Since the incision is smaller than usual, not only is the femoral implant inserted into the femur under direct x-ray vision, but a particular implant is also made of titanium alloy. Also, the shape (design) is based on the research of the shapes and sizes of numerous femurs. So, the implant was designed to match the majority of the patients. This is important because the human body does not have a straight line but have all sorts of curves. The implant is to fit the femur like a hand in glove. This implant has been used since 1996. This femoral hip implant ‘finds its own way’ into the canal and give a best fit. This is the second part of the precision technique.

In many instances, the other hip joint is good. So, it can be used as a comparison to the side that is replaced on the TV screen. This allows the surgeon to adjust the length of both legs. The suitable length ball component is then placed on the femoral implant. But the most important part in a total hip is the stability of the reconstructed hip joint. So, the surgeon checks the stability by moving the hip joint in various directions to see if the artificial hip joint can dislocate. Then the final decision is made as to how long the leg should be. A final picture of the replaced hip joint is then seen on the TV screen.

When the TV screen shows a satisfactory picture, the hip joint is ready to be close back up. The soft tissue over the artificial hip joint is stitched back together with sutures. The skin is closed metal staples. This closure part takes only a few minutes and the operation is complete.

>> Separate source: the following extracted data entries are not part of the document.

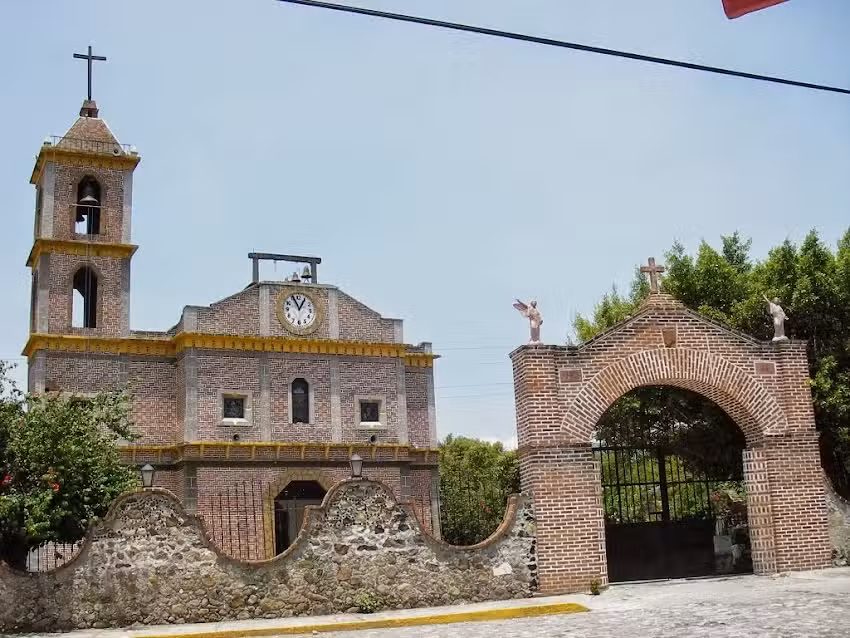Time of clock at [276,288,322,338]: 12:55
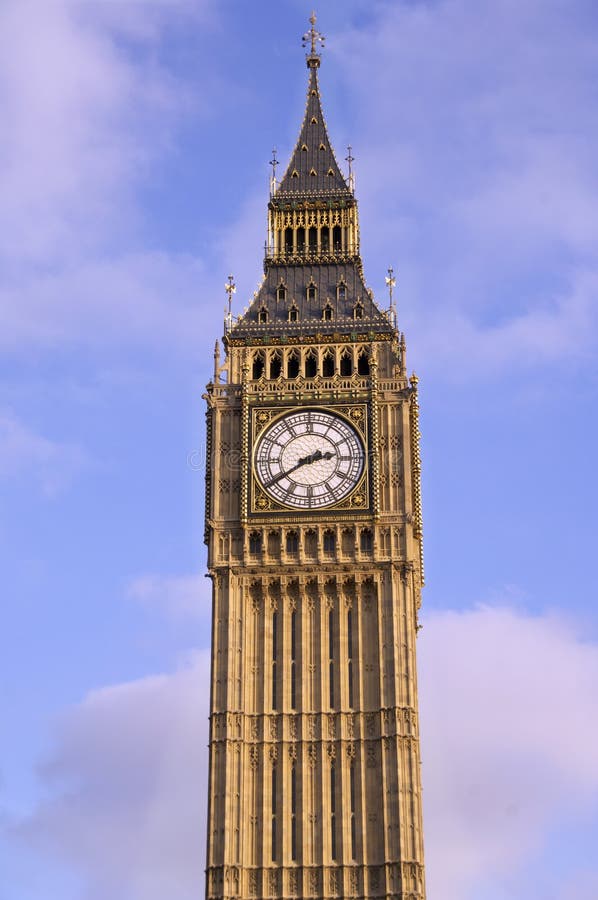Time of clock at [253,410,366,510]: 2:39
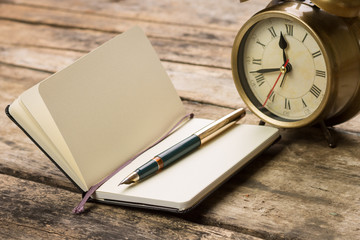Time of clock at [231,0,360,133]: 11:42
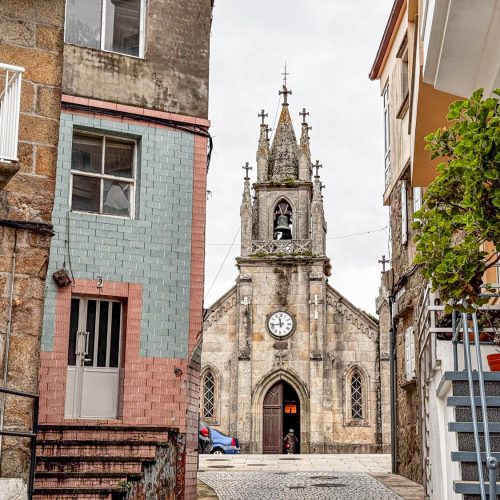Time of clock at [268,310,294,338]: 11:43
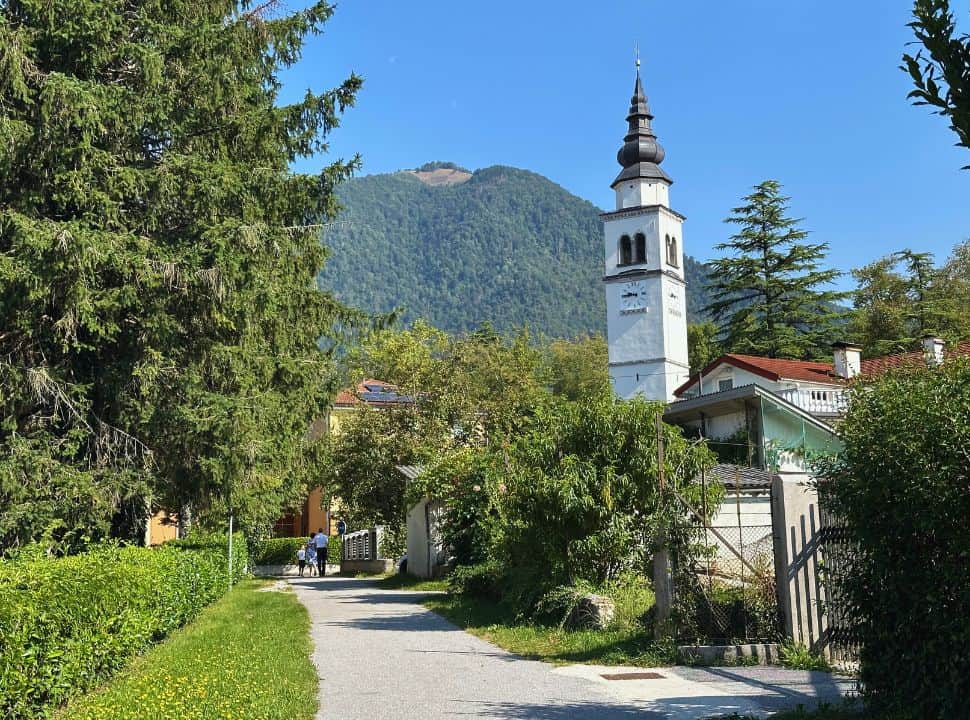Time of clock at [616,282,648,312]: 9:45
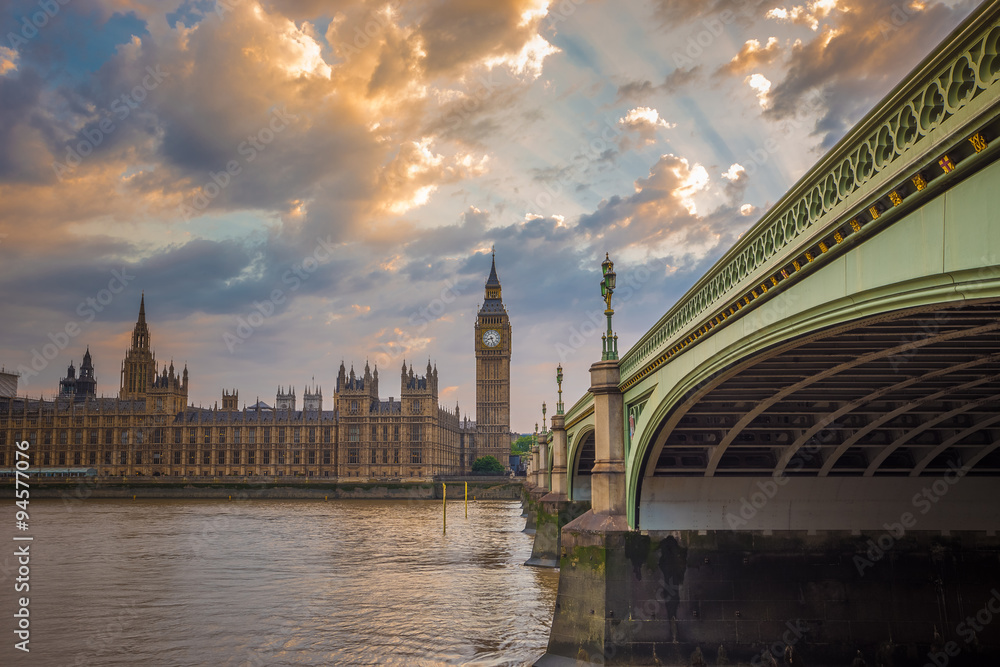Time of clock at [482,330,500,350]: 8:26
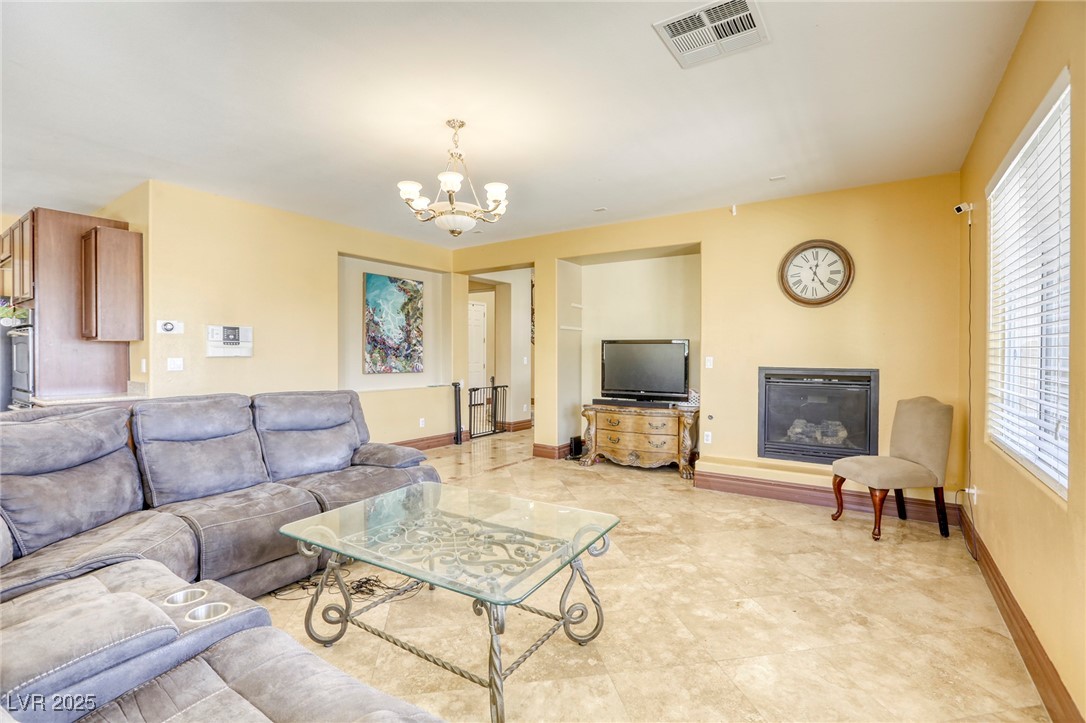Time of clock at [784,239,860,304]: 12:24
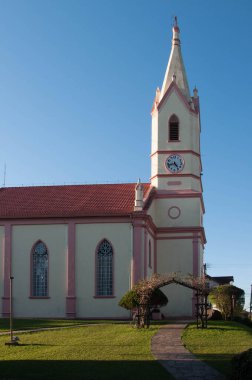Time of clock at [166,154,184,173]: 4:42
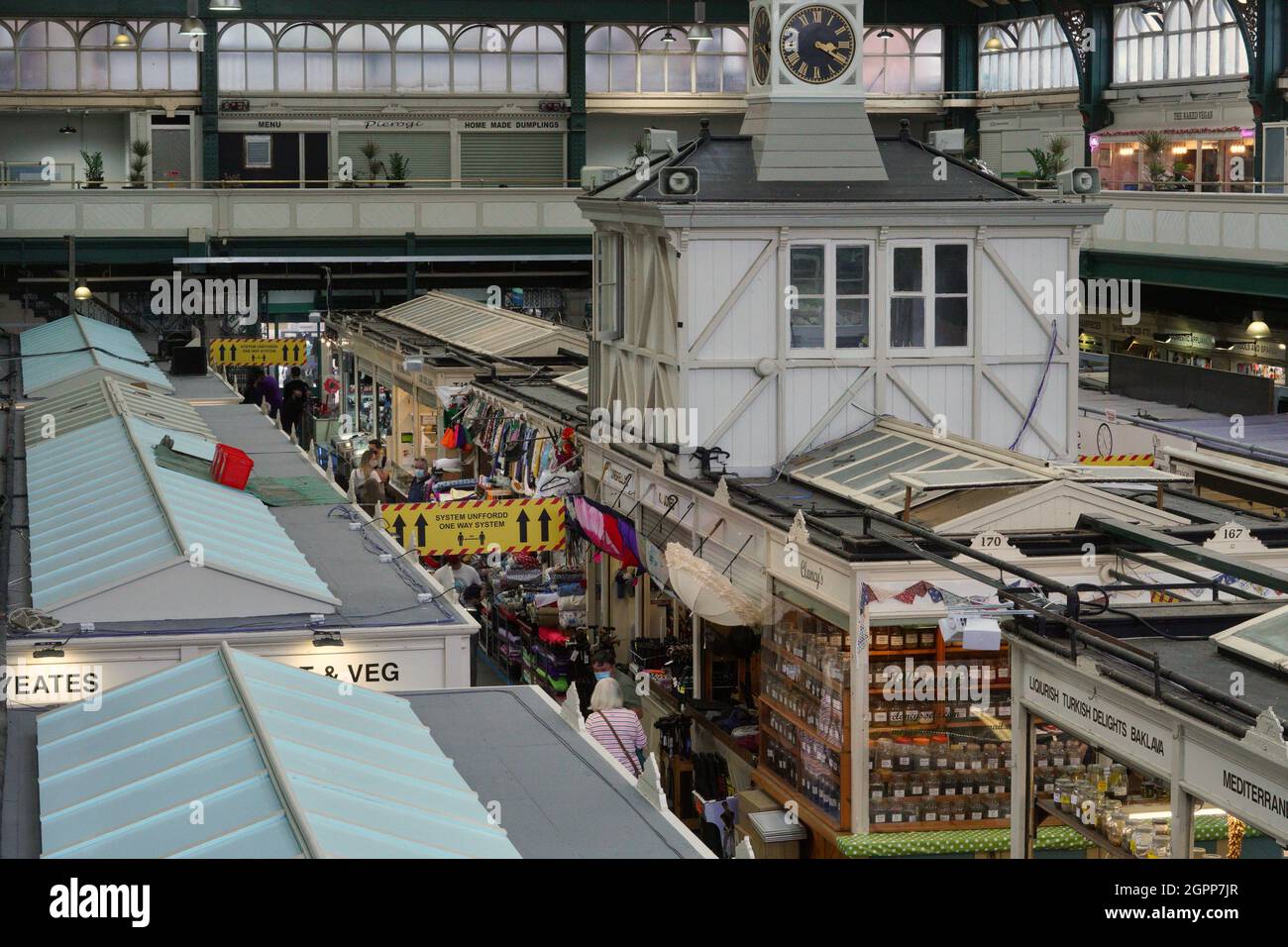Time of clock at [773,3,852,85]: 3:20
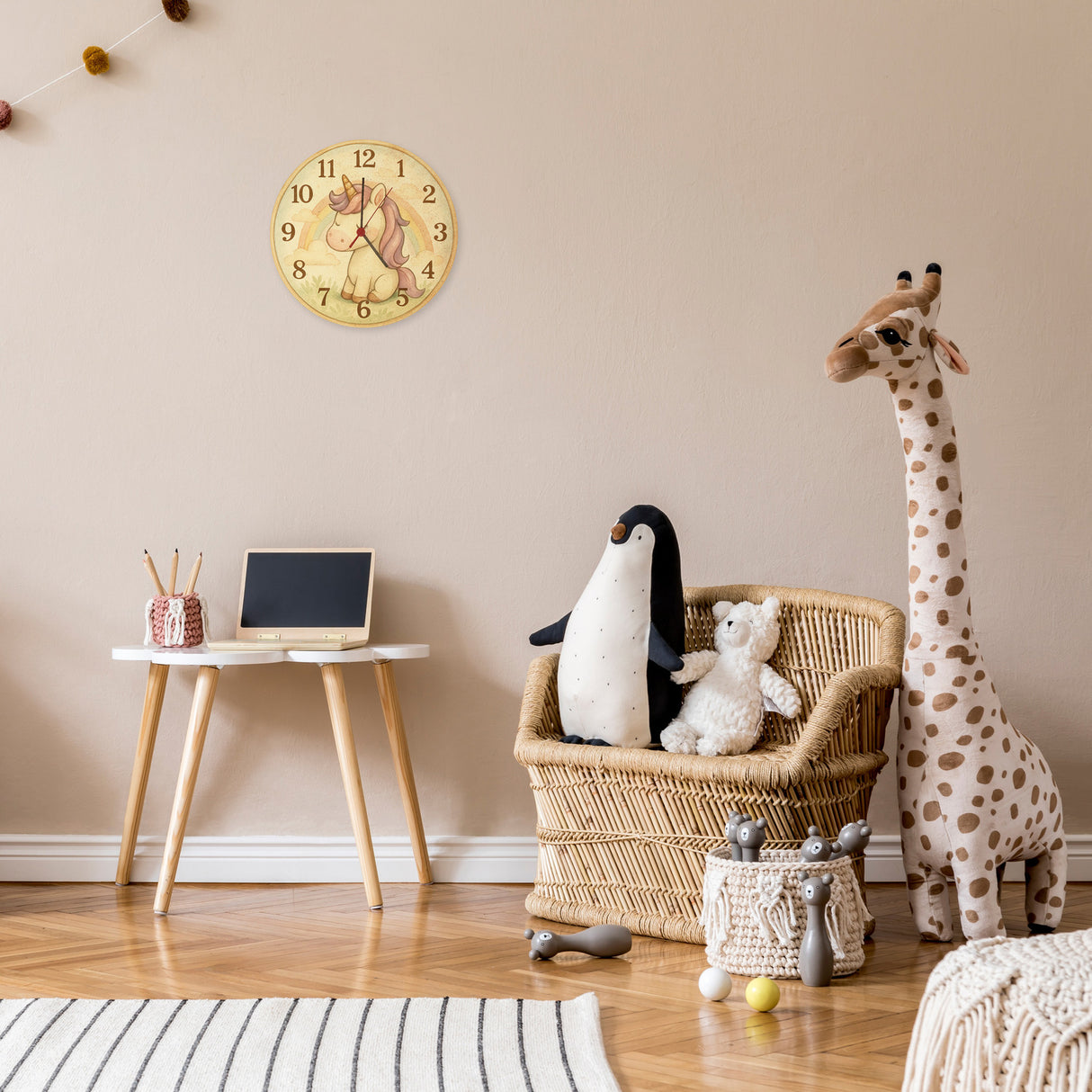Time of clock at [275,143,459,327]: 12:23
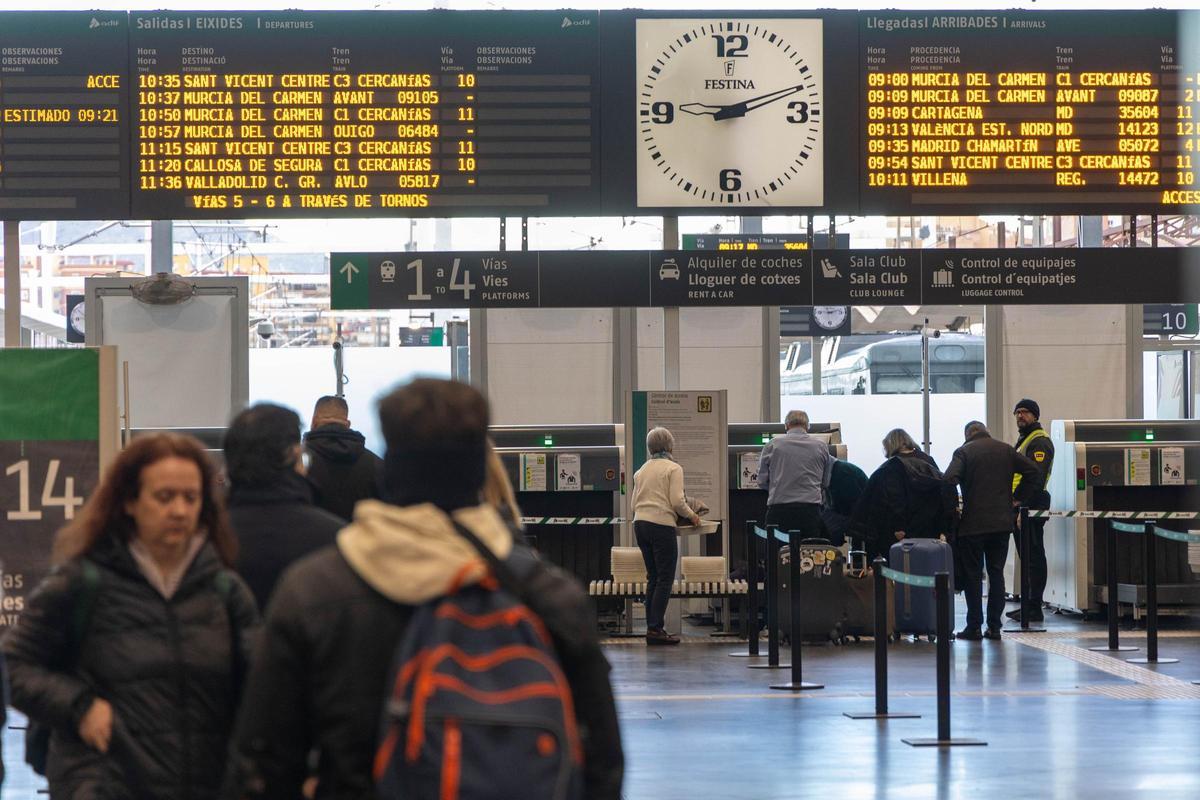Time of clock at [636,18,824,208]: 2:11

The patient is transferred from the operating table to a bed and wheeled away to the recovery room.

So, by using a short anterior approach, the hip joint can be exposed under direct vision. The hip joint is reached without cutting any muscles. With the reversed table and a low-power x-ray beam, all the bone cuts can be seen before, during and after on the TV screen. This makes sure that all the steps are done properly. Then with a ‘home-seeking’ hip implant, a precision hip placement is made.